> [Document section]

---

# Show that $\{v_1,v_2,\dots,v_n\}$ is a basis of a vector space iff a chain of subspaces is complete.

Let $$V$$ be a vector space over a field $$F$$. A chain $$\{0\}=V_0\subseteq V_1\subseteq\dots\subseteq V_{n-1}\subseteq V_n=V$$ of subspaces $$V_1,V_2,\dots,V_{n-1}$$ of $$V$$ is said to be complete if there is no subspace $$W$$ of $$V$$ such that $$V_i\subsetneq W\subsetneq V_{i+1}$$ for any $$i=0,1,\dots n-1$$.

Problem

Let $$\{0\}=V_0\subseteq V_1\subseteq\dots\subseteq V_{n-1}\subseteq V_n=V$$ be a chain of subspaces $$V_1,V_2,\dots,V_{n-1}$$ of a vector space $$V$$ over a field $$F$$. Let $$v_1,v_2,\dots,v_n\in V$$ such that $$v_i\in V_i\setminus V_{i-1}$$ for $$i=1,2,\dots,n$$. Show that $$\{v_1,v_2,\dots,v_n\}$$ forms a basis for $$V$$ if and only if the chain is complete.

I came across with this very new interesting problem (for me) mentioned above. Irrespective of completeness of the chain I could prove that $$\{v_1,v_2,\dots,v_n\}$$ is linearly independent. But to prove that it spans $$V$$, it requires the completeness of the chain, where I am stucked at. Please any one can help me with this problem. Thank you.

• Does $V$ have dimension $n$? Jun 30, 2020 at 16:10
• @paulinho I would assume so, since the basis has $n$ elements. Jun 30, 2020 at 16:14
• In that case it would have to be impossible to prove that the vectors are independent without the assumption of completeness, contrary to what OP claims they’ve done. Jun 30, 2020 at 17:09
• @paulinho I don't see why completeness is needed--just $v_{i}\in V_{i}\setminus V_{i-1}$. Write $\lambda_{1}v_{1}+ \ldots +\lambda_{n}v_{n}=0$. If some $\lambda_{i}$ is nonzero then take $i$ maximal st $\lambda_{i}\neq 0$. Then $v_{i}$ is in the span of $\{v_{j} : j< i\}$ which is a subspace of $V_{i-1}$, contradiction. What am I missing? Jun 30, 2020 at 17:35
• Yes, completeness is not required to prove independency.
– user598858
Jun 30, 2020 at 18:11

## 1 Answer

I am expanding on my original answer to help clarify the confusion in the discussion of the problem.

Assumptions. We have an arbitrary vector space $$V$$ (of unspecified dimension) over a field $$F$$ and a chain $$\{0\}=V_{0}\subseteq V_{1}\subseteq \ldots \subseteq V_{n-1} \subseteq V_{n} = V$$ of subspaces. We then pick vectors $$v_{1}, \ldots, v_{n}$$ such that $$v_{i}\in V_{i}\setminus V_{i-1}$$.

---

> [Set problem]
Could you copy the passage of the thread on complete chains of subspaces above word for word, from "Let $$V$$ be" up to and including "any $$i=0,1,\dots n-1$$."?

Items for bounding box labeling:
---

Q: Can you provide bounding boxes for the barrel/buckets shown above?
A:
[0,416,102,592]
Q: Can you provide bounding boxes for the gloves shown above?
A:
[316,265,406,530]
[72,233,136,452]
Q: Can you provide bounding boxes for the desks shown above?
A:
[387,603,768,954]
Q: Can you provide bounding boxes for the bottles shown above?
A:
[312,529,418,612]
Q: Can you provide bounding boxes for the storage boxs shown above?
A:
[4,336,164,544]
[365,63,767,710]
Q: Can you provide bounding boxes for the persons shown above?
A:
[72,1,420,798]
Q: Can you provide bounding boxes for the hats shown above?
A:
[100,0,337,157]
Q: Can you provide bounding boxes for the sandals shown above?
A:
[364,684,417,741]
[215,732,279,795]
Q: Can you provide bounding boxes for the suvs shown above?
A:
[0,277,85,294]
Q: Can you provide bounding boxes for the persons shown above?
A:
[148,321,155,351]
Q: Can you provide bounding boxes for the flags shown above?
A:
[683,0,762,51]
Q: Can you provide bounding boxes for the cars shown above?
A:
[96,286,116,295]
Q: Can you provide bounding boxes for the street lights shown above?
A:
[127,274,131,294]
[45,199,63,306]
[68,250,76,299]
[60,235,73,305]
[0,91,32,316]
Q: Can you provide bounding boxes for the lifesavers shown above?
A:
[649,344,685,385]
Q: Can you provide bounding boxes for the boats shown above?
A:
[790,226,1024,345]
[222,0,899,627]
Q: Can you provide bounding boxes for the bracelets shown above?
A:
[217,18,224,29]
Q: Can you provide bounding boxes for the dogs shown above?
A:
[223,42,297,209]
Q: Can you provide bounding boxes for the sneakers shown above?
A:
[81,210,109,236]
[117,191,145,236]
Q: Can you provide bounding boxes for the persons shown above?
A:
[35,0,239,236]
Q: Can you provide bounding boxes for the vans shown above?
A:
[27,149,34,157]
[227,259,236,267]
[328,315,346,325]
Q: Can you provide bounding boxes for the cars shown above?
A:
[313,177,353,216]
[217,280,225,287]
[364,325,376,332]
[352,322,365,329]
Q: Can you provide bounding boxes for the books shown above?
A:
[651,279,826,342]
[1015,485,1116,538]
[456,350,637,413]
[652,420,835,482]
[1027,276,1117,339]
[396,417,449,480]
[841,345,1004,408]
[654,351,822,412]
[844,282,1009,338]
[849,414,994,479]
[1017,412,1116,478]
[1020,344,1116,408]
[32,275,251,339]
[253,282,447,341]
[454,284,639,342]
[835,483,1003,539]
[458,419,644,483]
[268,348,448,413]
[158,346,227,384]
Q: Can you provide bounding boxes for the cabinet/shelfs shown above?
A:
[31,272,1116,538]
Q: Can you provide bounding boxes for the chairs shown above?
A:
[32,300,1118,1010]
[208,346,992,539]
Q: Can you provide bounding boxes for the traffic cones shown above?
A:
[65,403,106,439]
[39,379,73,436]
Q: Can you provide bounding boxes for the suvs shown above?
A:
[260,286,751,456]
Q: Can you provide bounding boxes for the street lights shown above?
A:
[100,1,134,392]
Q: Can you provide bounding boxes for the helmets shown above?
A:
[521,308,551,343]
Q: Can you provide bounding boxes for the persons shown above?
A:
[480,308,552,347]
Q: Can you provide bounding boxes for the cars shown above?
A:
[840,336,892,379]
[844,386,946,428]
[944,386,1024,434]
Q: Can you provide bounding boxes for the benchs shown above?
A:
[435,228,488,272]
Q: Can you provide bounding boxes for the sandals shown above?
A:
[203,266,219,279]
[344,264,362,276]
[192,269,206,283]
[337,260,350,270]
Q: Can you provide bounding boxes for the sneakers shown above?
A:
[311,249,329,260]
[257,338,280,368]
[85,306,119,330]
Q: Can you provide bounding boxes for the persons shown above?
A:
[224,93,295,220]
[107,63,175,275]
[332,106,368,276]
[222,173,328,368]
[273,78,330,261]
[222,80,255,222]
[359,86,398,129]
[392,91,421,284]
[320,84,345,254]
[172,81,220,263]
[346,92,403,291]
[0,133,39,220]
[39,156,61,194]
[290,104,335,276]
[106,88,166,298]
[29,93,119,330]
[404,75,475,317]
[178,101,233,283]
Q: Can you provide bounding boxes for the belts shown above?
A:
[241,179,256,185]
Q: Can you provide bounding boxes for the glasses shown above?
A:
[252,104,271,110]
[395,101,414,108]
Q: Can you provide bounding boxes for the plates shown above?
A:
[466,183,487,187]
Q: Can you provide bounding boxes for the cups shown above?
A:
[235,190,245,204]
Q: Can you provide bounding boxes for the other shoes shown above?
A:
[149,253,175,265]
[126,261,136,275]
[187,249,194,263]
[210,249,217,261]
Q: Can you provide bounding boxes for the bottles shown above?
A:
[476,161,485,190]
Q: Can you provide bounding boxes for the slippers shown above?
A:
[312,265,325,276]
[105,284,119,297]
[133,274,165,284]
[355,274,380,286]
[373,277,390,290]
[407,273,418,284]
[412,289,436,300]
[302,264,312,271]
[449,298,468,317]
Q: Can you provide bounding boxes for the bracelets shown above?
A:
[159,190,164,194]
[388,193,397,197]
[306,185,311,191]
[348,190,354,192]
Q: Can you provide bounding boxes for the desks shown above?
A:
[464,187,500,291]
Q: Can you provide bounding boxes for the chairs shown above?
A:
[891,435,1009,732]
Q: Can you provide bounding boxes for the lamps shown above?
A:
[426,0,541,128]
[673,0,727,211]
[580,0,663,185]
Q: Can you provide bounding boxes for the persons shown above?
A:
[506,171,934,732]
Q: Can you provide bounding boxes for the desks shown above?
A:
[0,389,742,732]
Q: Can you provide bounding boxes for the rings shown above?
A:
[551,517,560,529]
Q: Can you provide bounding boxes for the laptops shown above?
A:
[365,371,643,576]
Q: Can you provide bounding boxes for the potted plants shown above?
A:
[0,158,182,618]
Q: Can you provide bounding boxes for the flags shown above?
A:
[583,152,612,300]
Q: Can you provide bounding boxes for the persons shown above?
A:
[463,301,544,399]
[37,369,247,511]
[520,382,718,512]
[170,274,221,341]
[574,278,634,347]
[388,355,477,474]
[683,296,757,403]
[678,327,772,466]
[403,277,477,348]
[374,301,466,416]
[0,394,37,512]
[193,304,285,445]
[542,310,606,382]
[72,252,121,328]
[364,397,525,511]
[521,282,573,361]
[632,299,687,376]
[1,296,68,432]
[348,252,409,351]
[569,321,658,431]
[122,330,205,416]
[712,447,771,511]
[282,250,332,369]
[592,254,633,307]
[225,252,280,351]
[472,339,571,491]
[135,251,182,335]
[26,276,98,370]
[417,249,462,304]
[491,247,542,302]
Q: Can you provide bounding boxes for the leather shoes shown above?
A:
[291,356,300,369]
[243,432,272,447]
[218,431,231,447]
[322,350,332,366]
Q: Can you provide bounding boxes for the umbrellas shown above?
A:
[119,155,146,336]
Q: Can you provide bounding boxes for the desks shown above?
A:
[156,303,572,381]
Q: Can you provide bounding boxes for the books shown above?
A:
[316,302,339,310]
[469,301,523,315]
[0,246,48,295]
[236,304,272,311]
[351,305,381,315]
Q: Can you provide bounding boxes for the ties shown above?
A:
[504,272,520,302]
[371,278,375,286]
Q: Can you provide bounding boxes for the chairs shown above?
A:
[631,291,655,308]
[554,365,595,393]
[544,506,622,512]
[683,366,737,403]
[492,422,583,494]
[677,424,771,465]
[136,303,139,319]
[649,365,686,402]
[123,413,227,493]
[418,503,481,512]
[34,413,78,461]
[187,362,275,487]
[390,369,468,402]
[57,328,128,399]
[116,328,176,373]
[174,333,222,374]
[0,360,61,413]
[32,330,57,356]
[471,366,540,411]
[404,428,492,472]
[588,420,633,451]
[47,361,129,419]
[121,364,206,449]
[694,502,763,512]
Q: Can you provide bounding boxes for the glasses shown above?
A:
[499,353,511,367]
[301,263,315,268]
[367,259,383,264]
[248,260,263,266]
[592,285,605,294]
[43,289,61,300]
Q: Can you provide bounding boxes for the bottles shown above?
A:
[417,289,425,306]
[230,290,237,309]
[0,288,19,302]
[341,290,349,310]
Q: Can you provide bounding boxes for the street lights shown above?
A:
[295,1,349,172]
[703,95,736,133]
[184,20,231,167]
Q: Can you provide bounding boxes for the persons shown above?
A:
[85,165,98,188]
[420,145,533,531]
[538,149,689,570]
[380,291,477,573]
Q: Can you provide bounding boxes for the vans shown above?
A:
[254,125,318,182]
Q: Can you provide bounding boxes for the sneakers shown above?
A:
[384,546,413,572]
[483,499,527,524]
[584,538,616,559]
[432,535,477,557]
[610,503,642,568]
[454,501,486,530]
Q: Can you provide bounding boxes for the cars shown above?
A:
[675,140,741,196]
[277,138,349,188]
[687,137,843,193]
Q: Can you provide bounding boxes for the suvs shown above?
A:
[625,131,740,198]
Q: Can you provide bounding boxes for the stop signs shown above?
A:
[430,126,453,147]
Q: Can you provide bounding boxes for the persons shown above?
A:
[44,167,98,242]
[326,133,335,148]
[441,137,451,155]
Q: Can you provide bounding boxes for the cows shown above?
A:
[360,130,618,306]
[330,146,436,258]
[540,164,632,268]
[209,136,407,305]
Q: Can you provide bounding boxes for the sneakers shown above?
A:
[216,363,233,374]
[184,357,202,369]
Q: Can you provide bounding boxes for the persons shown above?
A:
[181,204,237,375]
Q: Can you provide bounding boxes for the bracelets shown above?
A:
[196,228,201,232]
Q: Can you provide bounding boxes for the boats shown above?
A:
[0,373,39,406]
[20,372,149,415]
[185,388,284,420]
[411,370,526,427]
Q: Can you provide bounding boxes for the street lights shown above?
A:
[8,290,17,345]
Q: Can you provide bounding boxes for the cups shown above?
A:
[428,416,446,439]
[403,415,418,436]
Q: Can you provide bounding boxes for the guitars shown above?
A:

---

> [The reply]
Let $$V$$ be a vector space over a field $$F$$. A chain $$\{0\}=V_0\subseteq V_1\subseteq\dots\subseteq V_{n-1}\subseteq V_n=V$$ of subspaces $$V_1,V_2,\dots,V_{n-1}$$ of $$V$$ is said to be complete if there is no subspace $$W$$ of $$V$$ such that $$V_i\subsetneq W\subsetneq V_{i+1}$$ for any $$i=0,1,\dots n-1$$.